__EXERCISES TO COMPLETE__.
(a) Copy the passage on employee motivation word for word, beginning at "Managers Should Take" and ending after "to complete successfully.".
(b) Summarize the passage on employee motivation in two sentences.
(c) Go on with the passage on employee motivation, picking up after its final sentence.

__PASSAGE__.
The clamor of our alarm clocks forces us out of bed in the morning. But why did we set those alarms in the first place? Because we have to go to work. And why do we have to work?
We are driven by what Abraham Maslow calls our biological and physiological needs. These include food, shelter, water, air, sex and sleep. In North American society, we set an alarm in order to fulfill two of these biological/physiological needs, food, and shelter. The alarm wakes us up so we can go to work, we work so we can afford food and shelter.
Are you following me so far?
It is not just our biological and physiological needs that require satisfaction. In order to thrive, we need to be able to satisfy our cognitive needs of esteem and self-actualization. It is the effort to satisfy these needs that drive us to give our best performance. The drivers that promote the satisfaction of our esteem and self-actualization needs are different for everyone. However, in general, individuals are motivated, in differing degrees, by 5 drivers:
- Sense of Achievement
- Work and Life Balance
- Recognition and Reward
- Happiness and Respect
- Professional Development
There is usually one driver that is a greater motivator than the rest, what we call, an individual’s primary driver. The primary driver does not mean that an individual is only driven by that one thing, it just indicates that this driver is of particular importance to them. It’s important that the other drivers not be neglected in favor of the primary driver. Rather, drivers should be ranked from most important to ‘not-as-important’, in order to prioritize how these drivers are addressed in the workplace.
Managers Should Take Note Of Employee Drivers
Information is power and there is perhaps no greater information when it comes to how to engage employees than knowing what drives employees. In knowing what motivates their employees, managers can increase employee engagement by employing the specific means that contribute to individual employee motivation and thus increase their productivity and satisfaction.
For instance, if Bob is motivated by a sense of achievement, his manager should give him tasks that while challenging are also within his capabilities to complete successfully.
You can read a full description of each driver and how to use it to motivate employees at HerdWisdom.com.
How To Discover Employee Drivers
The most straightforward way to discover the factors to engage employees is to talk to them. However, unless you have less than 10 employees or all the time in the world, this isn’t the easiest way to gain information.
The easiest way to learn what motivates employees is to survey them. This can be done in a number of different ways.

__RECORDED DATA__.
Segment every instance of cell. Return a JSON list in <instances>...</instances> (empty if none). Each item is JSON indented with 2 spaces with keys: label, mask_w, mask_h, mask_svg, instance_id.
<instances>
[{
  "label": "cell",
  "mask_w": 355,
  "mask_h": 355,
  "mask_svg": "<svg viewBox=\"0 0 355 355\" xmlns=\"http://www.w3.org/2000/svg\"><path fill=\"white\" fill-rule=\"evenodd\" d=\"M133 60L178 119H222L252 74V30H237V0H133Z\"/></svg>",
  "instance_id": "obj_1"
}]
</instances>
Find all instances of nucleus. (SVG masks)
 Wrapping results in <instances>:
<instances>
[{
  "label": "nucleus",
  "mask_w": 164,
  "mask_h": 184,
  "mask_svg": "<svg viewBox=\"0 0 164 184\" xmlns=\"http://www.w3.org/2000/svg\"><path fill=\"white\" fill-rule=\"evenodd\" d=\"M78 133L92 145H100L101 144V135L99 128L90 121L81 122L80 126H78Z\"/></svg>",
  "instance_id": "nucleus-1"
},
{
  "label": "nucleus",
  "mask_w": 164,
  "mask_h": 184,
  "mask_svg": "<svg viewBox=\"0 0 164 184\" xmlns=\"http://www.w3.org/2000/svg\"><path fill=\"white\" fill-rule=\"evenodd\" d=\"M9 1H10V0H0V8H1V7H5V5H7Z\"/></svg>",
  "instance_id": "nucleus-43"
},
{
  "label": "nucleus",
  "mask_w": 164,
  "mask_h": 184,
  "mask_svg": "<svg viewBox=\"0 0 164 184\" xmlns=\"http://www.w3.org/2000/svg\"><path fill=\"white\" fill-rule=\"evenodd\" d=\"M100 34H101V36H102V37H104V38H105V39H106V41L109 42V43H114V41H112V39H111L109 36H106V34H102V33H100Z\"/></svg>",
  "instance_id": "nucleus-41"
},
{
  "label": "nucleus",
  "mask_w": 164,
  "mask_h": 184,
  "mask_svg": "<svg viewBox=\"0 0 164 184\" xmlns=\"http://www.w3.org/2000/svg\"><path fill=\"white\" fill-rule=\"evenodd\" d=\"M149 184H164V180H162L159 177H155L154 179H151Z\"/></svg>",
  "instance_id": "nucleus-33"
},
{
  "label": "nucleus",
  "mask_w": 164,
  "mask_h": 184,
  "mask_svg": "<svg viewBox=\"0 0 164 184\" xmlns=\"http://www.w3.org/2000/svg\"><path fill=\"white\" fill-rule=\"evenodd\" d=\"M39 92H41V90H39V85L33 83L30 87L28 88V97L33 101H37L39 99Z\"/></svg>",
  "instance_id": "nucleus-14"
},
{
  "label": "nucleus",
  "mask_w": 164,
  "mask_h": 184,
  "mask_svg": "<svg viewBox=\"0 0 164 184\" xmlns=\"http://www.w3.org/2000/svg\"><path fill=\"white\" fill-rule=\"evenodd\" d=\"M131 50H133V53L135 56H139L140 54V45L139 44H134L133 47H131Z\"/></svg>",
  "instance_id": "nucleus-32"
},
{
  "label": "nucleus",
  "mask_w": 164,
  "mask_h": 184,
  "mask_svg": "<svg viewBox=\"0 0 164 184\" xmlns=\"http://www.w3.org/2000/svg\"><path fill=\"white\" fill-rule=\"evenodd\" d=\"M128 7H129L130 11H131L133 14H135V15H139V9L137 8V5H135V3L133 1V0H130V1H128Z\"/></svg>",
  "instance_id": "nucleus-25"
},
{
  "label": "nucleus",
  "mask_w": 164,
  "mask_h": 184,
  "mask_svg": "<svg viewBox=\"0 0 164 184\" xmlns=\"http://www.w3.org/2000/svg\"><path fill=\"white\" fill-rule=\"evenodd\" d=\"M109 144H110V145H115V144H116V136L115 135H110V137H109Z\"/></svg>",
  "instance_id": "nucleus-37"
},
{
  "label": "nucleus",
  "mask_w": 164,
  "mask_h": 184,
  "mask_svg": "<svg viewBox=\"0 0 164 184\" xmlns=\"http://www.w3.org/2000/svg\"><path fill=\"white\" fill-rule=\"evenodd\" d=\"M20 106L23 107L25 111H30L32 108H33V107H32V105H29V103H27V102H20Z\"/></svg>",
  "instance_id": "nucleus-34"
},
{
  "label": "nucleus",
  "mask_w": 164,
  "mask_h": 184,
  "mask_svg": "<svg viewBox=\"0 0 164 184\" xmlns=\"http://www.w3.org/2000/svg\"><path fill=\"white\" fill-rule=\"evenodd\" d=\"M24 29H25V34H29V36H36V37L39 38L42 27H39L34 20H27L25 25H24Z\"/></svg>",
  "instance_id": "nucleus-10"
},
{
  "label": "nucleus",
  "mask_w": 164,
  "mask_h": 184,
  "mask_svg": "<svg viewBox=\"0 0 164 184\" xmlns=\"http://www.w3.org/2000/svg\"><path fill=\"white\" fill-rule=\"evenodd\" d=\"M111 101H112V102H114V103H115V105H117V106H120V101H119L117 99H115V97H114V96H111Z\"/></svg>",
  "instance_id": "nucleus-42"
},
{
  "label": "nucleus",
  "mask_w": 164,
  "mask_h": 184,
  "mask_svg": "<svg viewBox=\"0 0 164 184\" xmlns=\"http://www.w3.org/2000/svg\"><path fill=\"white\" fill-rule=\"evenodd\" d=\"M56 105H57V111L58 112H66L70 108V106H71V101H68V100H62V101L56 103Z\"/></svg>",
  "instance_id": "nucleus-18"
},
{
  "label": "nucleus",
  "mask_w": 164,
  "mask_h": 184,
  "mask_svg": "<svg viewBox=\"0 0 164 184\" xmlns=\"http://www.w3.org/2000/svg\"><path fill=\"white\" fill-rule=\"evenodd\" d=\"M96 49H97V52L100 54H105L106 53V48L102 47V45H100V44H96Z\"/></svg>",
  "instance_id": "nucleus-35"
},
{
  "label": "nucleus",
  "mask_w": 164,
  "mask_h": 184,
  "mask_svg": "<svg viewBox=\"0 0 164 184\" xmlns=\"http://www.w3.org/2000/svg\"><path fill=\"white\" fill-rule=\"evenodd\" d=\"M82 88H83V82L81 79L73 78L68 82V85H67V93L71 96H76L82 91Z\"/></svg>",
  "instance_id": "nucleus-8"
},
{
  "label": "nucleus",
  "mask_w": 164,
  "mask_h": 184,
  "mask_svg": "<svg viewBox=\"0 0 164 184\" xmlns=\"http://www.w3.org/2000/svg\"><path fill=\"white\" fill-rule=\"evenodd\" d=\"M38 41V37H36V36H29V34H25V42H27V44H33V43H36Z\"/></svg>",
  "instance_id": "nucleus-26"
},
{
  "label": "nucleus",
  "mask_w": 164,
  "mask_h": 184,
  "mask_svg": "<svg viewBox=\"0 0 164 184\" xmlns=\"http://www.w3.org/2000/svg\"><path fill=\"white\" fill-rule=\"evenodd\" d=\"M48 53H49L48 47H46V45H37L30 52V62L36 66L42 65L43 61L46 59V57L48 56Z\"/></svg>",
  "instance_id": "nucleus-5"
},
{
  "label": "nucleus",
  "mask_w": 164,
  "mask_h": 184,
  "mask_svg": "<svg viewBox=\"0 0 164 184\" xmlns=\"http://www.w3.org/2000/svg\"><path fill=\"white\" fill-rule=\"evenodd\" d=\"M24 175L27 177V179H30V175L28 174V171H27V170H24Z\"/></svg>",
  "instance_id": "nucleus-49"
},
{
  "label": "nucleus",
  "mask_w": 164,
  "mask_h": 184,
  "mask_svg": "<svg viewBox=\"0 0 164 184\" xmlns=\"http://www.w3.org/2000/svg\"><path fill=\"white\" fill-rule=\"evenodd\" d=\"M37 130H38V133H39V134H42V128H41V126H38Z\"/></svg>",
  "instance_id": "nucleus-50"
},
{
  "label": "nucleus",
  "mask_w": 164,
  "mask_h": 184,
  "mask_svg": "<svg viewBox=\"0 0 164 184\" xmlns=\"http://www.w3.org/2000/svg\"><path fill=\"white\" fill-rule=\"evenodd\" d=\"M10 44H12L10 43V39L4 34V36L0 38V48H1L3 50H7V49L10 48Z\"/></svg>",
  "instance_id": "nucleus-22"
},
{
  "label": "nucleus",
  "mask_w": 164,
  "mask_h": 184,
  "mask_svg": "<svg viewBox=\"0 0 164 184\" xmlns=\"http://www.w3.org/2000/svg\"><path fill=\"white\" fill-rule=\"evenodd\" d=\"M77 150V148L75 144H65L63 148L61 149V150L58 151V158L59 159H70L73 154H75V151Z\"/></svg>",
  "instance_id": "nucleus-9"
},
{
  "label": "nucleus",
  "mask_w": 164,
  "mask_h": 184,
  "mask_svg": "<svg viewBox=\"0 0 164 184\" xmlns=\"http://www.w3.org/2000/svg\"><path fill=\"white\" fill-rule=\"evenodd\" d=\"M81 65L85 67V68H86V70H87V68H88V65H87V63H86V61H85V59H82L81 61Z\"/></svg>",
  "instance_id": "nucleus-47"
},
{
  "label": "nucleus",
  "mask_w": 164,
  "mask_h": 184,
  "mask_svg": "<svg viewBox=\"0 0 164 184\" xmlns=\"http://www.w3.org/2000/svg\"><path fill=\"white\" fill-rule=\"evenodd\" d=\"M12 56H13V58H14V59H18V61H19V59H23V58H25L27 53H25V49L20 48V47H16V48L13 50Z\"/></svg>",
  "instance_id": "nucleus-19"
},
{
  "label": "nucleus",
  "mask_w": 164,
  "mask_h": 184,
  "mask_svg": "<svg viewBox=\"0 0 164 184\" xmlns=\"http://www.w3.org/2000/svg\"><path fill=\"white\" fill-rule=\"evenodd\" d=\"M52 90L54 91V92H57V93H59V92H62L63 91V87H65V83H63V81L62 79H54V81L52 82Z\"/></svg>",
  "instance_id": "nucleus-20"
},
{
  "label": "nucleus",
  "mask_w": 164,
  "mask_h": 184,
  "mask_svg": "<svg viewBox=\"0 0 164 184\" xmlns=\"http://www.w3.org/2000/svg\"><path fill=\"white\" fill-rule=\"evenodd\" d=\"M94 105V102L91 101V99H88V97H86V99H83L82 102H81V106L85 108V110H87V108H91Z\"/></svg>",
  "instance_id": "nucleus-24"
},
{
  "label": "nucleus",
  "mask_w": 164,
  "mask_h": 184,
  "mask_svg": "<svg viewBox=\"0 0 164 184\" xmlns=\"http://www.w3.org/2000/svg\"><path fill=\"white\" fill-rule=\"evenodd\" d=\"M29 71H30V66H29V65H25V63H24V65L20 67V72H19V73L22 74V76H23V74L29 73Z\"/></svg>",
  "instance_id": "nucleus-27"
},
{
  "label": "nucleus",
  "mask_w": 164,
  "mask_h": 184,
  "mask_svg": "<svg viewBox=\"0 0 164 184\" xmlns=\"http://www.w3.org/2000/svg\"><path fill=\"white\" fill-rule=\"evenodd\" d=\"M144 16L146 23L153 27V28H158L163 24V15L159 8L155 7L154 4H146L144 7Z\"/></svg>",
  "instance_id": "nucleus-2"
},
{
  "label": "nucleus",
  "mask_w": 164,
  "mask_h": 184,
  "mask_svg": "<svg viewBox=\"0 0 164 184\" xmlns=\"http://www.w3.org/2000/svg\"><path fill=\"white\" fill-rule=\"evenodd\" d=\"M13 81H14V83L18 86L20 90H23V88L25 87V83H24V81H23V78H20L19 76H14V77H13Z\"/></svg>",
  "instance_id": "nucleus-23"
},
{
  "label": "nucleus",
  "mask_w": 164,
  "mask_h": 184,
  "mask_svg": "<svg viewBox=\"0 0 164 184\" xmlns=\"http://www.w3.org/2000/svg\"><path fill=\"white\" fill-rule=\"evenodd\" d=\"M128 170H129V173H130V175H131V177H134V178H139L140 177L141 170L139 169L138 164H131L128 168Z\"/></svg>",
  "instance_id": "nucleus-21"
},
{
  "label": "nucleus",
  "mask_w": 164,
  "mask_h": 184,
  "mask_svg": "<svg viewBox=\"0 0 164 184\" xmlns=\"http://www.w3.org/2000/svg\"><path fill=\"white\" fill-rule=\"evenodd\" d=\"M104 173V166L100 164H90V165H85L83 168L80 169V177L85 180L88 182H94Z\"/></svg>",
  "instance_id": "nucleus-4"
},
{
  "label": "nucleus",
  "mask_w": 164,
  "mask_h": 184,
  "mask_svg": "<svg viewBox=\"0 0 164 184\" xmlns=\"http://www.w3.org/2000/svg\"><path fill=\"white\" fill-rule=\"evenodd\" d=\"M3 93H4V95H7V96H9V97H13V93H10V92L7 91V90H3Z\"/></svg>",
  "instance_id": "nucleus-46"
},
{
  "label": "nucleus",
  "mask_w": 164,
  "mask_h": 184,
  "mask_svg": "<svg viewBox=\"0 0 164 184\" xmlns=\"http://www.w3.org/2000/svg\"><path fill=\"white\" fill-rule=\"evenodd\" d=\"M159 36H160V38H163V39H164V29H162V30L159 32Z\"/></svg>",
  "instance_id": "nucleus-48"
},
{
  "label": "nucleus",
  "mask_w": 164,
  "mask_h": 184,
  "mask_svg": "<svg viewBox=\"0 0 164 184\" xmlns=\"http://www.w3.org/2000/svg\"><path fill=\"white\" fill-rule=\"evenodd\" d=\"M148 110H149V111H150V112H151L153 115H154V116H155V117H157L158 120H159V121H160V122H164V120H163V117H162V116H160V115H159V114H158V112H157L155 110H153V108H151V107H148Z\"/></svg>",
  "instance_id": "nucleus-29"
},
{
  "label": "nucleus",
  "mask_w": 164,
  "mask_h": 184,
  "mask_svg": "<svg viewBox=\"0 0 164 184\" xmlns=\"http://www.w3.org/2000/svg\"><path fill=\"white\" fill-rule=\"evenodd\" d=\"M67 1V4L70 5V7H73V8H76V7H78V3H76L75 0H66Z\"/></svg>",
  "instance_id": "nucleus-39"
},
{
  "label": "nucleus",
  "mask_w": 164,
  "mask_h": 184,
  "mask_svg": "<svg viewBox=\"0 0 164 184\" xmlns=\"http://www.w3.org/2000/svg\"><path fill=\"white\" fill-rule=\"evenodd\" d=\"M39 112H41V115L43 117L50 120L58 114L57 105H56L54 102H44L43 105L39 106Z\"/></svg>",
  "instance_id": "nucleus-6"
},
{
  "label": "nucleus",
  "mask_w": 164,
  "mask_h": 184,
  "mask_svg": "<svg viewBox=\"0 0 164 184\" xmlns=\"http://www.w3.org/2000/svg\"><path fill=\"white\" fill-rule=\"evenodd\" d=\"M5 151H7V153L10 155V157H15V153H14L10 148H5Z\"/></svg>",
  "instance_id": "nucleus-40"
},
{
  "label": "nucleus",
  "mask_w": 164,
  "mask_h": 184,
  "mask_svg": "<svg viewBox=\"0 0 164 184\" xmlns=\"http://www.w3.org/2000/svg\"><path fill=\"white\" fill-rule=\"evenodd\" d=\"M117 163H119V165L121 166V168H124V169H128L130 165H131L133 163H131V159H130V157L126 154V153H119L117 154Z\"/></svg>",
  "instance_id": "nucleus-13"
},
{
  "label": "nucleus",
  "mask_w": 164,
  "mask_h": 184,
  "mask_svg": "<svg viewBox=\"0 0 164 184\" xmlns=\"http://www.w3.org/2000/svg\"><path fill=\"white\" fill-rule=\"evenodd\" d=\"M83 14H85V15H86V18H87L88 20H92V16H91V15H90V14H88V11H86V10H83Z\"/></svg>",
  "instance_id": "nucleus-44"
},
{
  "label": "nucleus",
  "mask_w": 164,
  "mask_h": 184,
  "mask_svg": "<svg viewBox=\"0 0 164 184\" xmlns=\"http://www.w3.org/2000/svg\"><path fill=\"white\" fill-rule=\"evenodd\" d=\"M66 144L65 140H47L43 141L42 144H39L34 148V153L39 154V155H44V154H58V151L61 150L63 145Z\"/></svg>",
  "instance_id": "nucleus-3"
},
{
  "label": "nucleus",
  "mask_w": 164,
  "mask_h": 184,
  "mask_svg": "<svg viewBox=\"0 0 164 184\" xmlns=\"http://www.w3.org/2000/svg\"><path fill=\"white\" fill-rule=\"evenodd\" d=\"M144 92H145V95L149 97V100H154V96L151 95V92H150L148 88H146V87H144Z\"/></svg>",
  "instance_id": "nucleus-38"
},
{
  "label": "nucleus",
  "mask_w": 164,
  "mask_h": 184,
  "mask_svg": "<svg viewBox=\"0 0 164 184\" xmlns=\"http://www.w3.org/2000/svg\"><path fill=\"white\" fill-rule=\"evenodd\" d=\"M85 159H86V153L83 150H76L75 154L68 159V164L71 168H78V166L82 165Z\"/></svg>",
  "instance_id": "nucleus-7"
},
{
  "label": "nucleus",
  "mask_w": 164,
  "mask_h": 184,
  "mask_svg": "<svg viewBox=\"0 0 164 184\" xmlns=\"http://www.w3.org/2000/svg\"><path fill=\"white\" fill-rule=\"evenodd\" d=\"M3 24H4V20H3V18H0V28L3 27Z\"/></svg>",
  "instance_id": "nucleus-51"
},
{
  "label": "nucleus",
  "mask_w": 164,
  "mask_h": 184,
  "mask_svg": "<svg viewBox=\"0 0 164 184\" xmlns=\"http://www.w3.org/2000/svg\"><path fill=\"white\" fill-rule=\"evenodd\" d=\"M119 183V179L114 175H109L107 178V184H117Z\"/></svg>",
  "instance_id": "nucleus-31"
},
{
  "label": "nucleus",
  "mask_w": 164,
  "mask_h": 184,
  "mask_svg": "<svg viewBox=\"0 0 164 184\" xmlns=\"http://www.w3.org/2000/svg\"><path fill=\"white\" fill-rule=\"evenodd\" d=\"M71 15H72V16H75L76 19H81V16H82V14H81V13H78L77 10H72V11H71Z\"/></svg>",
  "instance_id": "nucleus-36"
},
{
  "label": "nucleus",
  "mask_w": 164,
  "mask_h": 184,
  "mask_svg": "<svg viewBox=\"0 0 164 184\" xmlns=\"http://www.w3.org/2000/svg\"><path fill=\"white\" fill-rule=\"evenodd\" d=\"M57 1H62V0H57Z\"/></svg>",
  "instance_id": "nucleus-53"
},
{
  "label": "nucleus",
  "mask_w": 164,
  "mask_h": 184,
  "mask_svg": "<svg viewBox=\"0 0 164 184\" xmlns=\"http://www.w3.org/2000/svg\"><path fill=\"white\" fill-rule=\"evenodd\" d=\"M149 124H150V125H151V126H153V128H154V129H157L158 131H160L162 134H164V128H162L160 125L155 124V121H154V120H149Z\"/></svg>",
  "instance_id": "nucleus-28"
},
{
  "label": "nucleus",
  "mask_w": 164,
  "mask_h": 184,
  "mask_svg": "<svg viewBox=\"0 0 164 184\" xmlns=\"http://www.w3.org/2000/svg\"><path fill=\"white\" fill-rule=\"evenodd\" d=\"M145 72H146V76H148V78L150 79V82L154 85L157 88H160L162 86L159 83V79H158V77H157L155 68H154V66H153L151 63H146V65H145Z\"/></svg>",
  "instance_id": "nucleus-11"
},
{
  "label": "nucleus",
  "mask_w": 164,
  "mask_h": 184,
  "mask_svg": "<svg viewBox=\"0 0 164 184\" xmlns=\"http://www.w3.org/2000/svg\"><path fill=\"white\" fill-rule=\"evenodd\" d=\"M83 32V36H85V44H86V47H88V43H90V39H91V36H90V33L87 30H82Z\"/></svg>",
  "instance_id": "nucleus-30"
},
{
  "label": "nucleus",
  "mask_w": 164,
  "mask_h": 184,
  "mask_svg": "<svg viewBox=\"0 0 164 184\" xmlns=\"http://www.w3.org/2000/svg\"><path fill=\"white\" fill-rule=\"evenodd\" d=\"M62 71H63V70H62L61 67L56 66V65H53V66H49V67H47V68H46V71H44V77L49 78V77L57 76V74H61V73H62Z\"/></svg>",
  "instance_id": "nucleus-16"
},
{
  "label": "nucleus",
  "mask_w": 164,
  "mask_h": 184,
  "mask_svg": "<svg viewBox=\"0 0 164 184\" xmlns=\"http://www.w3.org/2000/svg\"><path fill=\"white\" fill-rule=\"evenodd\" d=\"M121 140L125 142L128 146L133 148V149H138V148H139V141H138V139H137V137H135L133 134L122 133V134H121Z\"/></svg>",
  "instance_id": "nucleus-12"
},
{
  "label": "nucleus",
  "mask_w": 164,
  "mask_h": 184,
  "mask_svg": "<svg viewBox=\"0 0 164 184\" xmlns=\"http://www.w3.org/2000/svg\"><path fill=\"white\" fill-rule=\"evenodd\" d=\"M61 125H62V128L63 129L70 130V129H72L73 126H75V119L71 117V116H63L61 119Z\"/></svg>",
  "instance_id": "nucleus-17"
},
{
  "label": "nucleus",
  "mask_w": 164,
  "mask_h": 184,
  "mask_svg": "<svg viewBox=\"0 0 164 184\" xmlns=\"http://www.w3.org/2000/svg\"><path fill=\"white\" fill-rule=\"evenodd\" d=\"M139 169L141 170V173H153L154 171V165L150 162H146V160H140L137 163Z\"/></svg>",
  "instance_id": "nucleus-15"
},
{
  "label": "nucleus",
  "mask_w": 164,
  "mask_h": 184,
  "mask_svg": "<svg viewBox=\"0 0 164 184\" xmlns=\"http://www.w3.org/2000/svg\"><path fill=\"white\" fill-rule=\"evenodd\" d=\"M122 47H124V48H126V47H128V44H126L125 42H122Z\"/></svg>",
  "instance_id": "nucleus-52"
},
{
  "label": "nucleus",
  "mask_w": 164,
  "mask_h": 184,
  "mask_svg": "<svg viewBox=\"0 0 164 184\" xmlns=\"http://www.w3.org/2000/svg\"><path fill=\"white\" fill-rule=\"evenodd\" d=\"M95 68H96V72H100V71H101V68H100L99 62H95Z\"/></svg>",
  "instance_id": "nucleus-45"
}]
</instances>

__ANSWERS PER TASK__.
(a)
Managers Should Take Note Of Employee Drivers
Information is power and there is perhaps no greater information when it comes to how to engage employees than knowing what drives employees. In knowing what motivates their employees, managers can increase employee engagement by employing the specific means that contribute to individual employee motivation and thus increase their productivity and satisfaction.
For instance, if Bob is motivated by a sense of achievement, his manager should give him tasks that while challenging are also within his capabilities to complete successfully.

(b) People work to meet biological and physiological needs such as food and shelter, but to thrive they must also satisfy esteem and self-actualization needs. Individuals are generally motivated by five drivers, and managers who know what drives each employee can raise engagement, productivity and satisfaction, most easily by surveying employees.

(c)
There’s the old fashioned pen and paper, but if you have a lot of employees it will take a while to analyze each one and come up with the individual’s driver rankings. It’s much simpler to use a digital survey that will analyze and compile the data for each employee for you. You can use SurveyMonkey to create your own survey or you can use a pre-designed driver survey like Herd Wisdom’s engagement profiler and have your employees send you their results.
Organization And Confidentiality
There are a number of ways that employee driver information can be organized. However, the most important thing is that employees be assured that in spite of the fact that they are signing their names to the survey, the information they are providing will be kept confidential—meaning that only the employee’s line manager (the direct overseer of the employee) and the survey administer will have access to the information. It is extremely important that employees feel they can trust managers with this information. Every caution must be taken to ensure confidentiality and assure employees of said confidentiality. If employees do not trust their personal information with their managers then engagement becomes a lost cause.
In terms of organization, a good method would be to create driver profiles for each employee. This would allow the manager to quickly see the relevant information about their employee and to make notes on ways they can address the promotion of the employee’s driver, all in one place.
Keep Employees Informed
As trust is essential to getting employees to provide identifying information it is critical that they are kept informed about why the information is being collected and what the intention for it is. Let employees know exactly what’s going on and they are more likely to willingly participate. Furthermore, open communication fosters trust, which as I mentioned before is essential to building engagement.